▶ **Text for analysis**:
>>>>>
# New dog



## mhicks2012 (Feb 5, 2013)

So, my husband & I have a 2 1/2 year old Golden that we absolutely ADORE! I have wanted to get another Golden or an Aussie for some time now. I love both of these breeds (preferably a Golden). I'm partial to long haired dogs & I just love their temperaments. The other day, my husband was at the vet & there happened to be a little 14 week old lab mix available for adoption. He sent me a picture & asked if I wanted it. I've told him repeatedly the type of dog that I want, but since he seemed so excited, I just gave up & said that if he wanted to get it, then go ahead. So we've had this pup home for about a week now. He's super sweet & he & my Golden get along fairly well. However, my heart is not into it. I don't know if I need to give it more time or what, but I just don't have a connection with this pup. I'm super disappointed that it's not what I wanted. My husband has admitted that he may have jumped the gun with making this spur of the moment decision. He says if I want we can take him back to the vet to be put up for adoption again. This is not a shelter, so I know that he will not get put down & I'm fairly certain he will get adopted quickly. But it's a hard decision to make & I feel like a horrible person for not falling in love with this pup. What do you guys think? Give it more time? Or take him back to be adopted by a family that will love him & wait until I can get exactly the type of dog I want?


----------



## Rundlemtn (Jan 16, 2015)

I think it was foolish to bring a dog into your home that you weren't 100% behind getting in the first place. Chances are if you gave it time you probably would love your little lab mix too. But, I honestly think that this puppy deserves a family that is certain to love it. Bring it back now while it is still young so its chances of being adopted quickly are greater. And next time you bring a dog into your home be sure that you BOTH will love it for as long as it lives. That way no one has to feel bad or guilty.


----------
<<<<<
▶ **Provided material**:
>>>>>
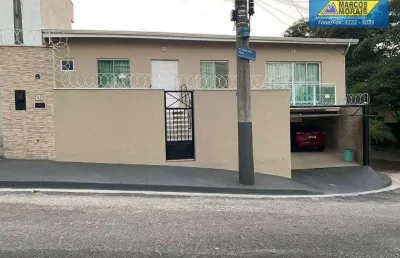 Casa com 3 dormitórios, 300 m² - venda por r$ 1.123.600,00 ou aluguel por r$ 7.370,00/mês - jardim pagliato - sorocaba/sp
<<<<<
▶ **Requirement**: In the forum thread about a new dog, how old was the lab mix puppy when it was available for adoption at the vet?

▶ **Written answer**: It was 14 weeks old.